═══ ESTRATTO DELLA PAGINA ═══
23/7 Malika. Mattina presto.
Condividevo la stanza con Fabrizio, Fabrizio M se non volete confonderlo.
Erano circa le 4 del mattino quando avreste potuto trovarci in piedi, mani sui fianchi, guardare verso il letto con espressione inquisitoria. La zanzariera, avvolta su sé stessa, pendeva dal soffitto fermandosi circa un metro e mezzo sopra la superficie del materasso.
L’operazione aveva il sapore di un cerimoniale. Ci industriammo scrupolosamente per qualche minuto finché riuscimmo a darle un assetto. Ne derivò un letto a baldacchino, instabile e inospitale.
Non era facile abituarsi a stare sdraiati sotto quel velo. Continuammo così a chiacchierare a bassa voce per alcuni minuti.
═══ ELENCO FORNITO ═══
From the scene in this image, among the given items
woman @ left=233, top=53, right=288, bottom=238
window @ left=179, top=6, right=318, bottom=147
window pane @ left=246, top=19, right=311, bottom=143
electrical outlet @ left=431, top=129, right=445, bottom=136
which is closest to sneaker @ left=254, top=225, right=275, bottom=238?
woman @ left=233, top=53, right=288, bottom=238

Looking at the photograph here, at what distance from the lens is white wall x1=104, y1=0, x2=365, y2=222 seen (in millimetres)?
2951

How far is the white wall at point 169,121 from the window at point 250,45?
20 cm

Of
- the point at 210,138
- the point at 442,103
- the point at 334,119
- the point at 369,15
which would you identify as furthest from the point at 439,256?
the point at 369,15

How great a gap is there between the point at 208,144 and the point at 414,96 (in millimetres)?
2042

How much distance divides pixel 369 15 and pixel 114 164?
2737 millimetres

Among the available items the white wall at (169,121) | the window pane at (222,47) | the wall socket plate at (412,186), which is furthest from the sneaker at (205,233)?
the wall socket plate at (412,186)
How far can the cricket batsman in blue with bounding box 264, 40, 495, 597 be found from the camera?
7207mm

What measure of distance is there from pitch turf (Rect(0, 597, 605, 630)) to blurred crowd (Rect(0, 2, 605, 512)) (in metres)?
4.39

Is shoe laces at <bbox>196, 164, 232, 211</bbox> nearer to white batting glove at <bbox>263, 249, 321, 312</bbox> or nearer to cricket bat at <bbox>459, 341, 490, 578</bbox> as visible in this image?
═══
:: CONSEGNA ::
Individua tutte le forme verbali al passato remoto che compaiono nell'estratto della pagina e riportale nell'ordine in cui si presentano. L'elenco ha un'origine diversa da quella dell'estratto della pagina.

:: RISULTATO FINALE ::
ci industriammo, riuscimmo, derivò, continuammo